Extract to read -
========================================================================

Ever been seated at the back of a restaurant or right next to the toilets? It turns out the wait staff might have deemed you too ugly to sit at the front.
Debates have started in the past week about whether or not businesses can discriminate against customers based on appearance, following revelations two upmarket French restaurants have a looks-based seating policy.
Patrons at Le Georges and Cafe Marly (owned by Thierry and Gilbert Costes) have been systematically discriminated against based on their looks, according to two former waitresses, as the terrace area of Cafe Marly was deemed an ugly-free zone. The former hostesses with the restaurants told the French daily newspaper Le Canard Enchaine they had to follow the seating criteria, or they would be reprimanded.
“The good-looking ones are led to good places, where they can be easily seen. As for the non-good looking ones, it is imperative that they be dispatched to the corners of the room,” they said.
If they put those who weren’t genetically blessed up the front, they would be scolded: “What are these ugly mugs doing at this table? Everyone can see them when they come in. It’s very bad for our image.”
Naturally the hostesses themselves had to fit the good-looking mould. They were expected to have a “model’s physique”, be under 30 and were reportedly told off for not showing enough cleavage.
The Beaumarly group, which owns the two restaurants, was contacted for comment, but there was no response prior to publication of this story.

========================================================================

Your tasks -
**A.** Translate this sentence from the article on restaurant seating into Spanish: "The Beaumarly group, which owns the two restaurants, was contacted for comment, but there was no response prior to publication of this story."
**B.** Reproduce the part of the article on restaurant seating between "Debates have started" and "would be reprimanded.", inclusive.

Provided records -
========================================================================

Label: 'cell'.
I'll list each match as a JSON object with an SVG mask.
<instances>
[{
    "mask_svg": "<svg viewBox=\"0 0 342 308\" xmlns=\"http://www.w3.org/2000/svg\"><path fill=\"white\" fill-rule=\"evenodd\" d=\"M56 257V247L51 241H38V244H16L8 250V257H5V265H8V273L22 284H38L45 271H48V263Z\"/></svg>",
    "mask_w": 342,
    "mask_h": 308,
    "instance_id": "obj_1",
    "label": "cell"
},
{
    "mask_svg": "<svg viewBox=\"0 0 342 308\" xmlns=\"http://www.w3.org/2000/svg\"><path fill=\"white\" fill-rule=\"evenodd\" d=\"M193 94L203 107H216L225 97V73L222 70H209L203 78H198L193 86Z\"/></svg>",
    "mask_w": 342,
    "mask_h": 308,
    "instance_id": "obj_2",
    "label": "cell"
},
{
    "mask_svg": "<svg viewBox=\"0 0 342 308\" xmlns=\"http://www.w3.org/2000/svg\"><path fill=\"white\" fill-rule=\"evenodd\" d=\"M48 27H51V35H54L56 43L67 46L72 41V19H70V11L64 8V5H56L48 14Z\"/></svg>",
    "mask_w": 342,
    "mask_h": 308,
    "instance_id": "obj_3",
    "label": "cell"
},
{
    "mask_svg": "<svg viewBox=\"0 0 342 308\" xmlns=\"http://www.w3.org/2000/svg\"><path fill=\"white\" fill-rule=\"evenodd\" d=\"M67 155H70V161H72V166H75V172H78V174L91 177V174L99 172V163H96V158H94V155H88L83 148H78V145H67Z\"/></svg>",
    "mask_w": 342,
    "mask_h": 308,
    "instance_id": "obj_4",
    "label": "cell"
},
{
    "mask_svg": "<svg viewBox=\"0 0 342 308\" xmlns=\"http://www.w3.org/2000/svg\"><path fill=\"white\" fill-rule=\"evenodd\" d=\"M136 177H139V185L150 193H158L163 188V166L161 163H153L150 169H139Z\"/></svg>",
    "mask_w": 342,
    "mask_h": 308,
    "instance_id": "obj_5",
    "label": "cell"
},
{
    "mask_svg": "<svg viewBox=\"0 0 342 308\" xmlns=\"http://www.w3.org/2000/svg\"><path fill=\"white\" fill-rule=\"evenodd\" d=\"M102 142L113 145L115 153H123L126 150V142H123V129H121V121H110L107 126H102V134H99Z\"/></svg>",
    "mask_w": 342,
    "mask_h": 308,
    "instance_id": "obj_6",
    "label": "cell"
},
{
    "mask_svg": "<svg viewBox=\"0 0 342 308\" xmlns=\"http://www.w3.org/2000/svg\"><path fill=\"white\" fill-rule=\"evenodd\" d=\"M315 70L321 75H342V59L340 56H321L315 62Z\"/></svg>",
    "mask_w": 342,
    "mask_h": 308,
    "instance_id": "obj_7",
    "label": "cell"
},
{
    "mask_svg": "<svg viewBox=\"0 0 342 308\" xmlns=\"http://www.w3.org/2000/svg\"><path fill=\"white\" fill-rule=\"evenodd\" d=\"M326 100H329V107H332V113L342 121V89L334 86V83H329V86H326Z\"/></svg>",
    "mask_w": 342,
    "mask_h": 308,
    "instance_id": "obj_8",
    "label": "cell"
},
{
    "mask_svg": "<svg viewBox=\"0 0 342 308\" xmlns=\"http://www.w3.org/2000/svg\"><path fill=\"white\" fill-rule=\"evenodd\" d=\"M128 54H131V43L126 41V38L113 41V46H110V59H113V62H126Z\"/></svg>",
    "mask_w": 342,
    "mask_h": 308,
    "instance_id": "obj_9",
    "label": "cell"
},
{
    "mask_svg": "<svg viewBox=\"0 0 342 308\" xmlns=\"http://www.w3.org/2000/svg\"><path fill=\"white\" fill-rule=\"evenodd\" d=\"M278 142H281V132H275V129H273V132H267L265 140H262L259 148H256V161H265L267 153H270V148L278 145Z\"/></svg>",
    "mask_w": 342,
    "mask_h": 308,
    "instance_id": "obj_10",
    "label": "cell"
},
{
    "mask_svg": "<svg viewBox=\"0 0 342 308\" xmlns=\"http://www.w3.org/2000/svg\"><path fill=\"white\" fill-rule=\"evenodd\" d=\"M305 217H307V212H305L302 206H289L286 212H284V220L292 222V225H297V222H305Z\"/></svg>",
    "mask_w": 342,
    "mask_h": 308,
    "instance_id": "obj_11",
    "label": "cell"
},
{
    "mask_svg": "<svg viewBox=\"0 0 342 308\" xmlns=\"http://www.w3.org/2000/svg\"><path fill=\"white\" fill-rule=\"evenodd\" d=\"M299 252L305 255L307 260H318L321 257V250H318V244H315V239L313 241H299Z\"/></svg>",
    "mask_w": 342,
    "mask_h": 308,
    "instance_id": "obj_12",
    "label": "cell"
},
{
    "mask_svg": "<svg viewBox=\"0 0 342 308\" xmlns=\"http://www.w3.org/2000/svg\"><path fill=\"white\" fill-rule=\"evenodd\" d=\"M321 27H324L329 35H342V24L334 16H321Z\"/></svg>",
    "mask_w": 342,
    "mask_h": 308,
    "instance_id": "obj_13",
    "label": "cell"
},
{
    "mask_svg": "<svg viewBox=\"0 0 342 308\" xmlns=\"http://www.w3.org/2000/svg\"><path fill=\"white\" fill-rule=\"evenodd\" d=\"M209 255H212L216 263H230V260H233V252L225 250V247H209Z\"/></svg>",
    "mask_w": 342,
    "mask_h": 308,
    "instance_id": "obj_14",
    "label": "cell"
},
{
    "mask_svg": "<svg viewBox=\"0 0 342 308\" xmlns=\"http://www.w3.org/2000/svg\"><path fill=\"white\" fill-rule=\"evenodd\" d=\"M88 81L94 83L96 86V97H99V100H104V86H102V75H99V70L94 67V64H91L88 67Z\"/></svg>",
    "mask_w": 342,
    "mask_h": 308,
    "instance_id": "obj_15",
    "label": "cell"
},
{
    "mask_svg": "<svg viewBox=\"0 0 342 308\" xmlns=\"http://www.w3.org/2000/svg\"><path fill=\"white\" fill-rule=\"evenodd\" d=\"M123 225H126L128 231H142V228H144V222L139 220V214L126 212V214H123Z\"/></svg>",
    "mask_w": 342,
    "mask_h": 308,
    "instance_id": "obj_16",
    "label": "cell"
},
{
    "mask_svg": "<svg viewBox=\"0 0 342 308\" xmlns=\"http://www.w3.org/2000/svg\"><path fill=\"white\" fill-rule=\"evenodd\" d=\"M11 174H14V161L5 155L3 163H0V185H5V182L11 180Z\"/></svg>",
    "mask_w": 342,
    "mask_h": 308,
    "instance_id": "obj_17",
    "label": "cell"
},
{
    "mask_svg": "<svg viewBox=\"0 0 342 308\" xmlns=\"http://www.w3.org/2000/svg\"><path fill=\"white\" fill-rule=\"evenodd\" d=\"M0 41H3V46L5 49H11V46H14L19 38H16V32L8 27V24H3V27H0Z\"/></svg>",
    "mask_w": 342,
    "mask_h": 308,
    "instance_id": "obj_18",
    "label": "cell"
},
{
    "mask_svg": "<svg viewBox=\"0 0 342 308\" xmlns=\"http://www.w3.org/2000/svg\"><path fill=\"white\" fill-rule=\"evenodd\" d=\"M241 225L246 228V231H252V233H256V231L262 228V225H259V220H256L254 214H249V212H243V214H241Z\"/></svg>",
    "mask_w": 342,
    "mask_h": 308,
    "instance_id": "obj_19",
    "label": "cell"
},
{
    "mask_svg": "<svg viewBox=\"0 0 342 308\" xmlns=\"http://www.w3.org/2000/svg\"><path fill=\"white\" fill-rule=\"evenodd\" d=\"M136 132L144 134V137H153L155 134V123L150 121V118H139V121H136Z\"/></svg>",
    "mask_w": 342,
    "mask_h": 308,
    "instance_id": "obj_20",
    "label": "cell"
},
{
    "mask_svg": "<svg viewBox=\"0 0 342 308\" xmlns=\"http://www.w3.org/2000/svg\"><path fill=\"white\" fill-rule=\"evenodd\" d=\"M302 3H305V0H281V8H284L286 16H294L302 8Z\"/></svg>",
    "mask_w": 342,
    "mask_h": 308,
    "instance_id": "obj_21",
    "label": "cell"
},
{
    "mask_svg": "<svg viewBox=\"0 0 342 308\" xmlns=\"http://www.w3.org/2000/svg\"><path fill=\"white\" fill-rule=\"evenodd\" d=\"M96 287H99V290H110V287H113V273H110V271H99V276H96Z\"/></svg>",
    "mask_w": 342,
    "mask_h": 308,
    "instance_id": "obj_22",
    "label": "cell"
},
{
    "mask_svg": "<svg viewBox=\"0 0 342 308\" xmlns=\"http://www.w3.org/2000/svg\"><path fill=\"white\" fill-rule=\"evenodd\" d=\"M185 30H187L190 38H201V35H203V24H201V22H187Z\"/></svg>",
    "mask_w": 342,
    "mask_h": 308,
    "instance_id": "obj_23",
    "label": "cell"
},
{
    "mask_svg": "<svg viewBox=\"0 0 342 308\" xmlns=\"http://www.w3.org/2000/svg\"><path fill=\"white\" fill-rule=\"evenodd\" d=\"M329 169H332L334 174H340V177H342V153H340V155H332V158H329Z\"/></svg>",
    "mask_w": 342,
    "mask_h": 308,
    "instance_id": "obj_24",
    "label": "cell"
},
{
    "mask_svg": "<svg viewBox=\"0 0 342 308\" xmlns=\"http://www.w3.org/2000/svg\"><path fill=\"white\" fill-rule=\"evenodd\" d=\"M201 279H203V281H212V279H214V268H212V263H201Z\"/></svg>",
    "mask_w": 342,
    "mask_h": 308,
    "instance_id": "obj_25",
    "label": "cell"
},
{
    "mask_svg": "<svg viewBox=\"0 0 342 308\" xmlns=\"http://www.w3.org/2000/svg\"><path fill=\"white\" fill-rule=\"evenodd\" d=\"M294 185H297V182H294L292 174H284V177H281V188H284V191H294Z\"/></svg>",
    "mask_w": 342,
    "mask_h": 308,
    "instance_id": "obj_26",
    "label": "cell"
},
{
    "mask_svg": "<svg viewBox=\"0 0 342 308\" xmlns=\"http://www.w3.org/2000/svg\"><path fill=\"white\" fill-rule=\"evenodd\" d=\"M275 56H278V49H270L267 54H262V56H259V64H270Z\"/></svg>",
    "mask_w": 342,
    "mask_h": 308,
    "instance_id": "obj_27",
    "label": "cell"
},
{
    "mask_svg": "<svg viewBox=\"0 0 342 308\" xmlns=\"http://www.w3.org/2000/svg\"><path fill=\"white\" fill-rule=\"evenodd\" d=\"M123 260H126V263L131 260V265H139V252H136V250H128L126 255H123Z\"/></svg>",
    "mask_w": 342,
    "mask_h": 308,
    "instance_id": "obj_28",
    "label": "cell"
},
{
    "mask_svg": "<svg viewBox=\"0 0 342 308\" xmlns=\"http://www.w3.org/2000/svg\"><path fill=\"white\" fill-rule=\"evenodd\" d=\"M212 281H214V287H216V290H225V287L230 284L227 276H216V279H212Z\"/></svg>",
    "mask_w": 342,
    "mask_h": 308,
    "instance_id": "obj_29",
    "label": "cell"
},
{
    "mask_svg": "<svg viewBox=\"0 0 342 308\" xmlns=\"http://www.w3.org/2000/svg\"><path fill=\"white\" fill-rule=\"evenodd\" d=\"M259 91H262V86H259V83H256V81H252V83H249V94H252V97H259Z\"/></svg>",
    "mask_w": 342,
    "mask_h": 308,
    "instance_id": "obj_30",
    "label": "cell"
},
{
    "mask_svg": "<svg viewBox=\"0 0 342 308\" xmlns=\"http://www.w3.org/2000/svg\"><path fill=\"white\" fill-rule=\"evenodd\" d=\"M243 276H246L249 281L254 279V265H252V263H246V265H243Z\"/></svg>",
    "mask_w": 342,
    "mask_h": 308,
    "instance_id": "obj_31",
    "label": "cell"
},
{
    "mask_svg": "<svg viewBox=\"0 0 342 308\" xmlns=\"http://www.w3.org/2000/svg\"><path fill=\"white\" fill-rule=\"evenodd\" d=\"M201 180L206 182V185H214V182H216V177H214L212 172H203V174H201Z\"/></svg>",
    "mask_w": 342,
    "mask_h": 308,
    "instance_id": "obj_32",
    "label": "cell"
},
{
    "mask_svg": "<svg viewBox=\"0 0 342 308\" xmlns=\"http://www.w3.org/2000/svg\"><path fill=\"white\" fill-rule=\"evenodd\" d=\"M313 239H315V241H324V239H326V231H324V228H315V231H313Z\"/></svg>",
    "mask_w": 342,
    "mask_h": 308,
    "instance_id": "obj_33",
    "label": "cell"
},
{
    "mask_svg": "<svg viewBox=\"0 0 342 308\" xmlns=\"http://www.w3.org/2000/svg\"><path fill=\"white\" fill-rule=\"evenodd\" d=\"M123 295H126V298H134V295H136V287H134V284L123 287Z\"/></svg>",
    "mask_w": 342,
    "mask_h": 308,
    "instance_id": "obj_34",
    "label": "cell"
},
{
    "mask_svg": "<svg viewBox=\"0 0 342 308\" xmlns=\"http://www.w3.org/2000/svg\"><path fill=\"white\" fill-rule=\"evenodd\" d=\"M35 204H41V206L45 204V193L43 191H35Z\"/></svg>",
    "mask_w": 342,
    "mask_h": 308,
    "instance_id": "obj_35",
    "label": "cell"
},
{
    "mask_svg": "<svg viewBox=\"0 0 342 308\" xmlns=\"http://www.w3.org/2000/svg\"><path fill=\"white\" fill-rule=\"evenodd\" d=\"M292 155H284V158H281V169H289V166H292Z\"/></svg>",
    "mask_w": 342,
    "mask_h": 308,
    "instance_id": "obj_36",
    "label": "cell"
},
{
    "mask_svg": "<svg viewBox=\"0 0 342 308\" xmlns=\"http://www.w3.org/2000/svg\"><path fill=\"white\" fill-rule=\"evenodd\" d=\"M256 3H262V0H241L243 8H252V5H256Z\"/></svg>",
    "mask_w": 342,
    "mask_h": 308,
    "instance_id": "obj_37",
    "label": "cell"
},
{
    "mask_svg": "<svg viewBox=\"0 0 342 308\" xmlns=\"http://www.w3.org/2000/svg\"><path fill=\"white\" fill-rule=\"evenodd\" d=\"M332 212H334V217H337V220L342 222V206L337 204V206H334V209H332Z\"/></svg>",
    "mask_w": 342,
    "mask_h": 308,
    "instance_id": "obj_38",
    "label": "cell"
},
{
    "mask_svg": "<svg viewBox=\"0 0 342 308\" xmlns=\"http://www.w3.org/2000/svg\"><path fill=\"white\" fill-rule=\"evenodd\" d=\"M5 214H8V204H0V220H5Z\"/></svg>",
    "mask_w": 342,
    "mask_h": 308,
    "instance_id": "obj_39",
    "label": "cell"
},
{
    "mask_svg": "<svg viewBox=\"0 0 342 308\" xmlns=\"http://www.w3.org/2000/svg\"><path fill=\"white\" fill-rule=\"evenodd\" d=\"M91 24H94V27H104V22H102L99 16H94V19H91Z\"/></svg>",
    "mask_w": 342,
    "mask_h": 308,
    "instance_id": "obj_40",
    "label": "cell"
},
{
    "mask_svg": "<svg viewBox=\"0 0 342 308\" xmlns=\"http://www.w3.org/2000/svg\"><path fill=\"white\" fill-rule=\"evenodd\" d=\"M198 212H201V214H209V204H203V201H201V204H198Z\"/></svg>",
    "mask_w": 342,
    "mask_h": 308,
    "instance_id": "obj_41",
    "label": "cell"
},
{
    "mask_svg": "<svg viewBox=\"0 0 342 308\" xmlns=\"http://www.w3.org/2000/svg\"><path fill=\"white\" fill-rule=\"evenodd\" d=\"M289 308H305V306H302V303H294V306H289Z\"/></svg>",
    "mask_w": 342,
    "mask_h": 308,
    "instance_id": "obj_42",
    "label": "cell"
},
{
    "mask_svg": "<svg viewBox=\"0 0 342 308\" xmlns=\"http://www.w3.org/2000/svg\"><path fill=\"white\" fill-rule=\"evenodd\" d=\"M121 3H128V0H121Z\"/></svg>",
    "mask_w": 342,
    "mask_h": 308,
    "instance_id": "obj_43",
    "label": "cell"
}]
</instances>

========================================================================

Expected results -
**A.** Se contactó con el grupo Beaumarly, propietario de los dos restaurantes, para pedirle comentarios, pero no hubo respuesta antes de la publicación de esta noticia.

**B.**
Debates have started in the past week about whether or not businesses can discriminate against customers based on appearance, following revelations two upmarket French restaurants have a looks-based seating policy.
Patrons at Le Georges and Cafe Marly (owned by Thierry and Gilbert Costes) have been systematically discriminated against based on their looks, according to two former waitresses, as the terrace area of Cafe Marly was deemed an ugly-free zone. The former hostesses with the restaurants told the French daily newspaper Le Canard Enchaine they had to follow the seating criteria, or they would be reprimanded.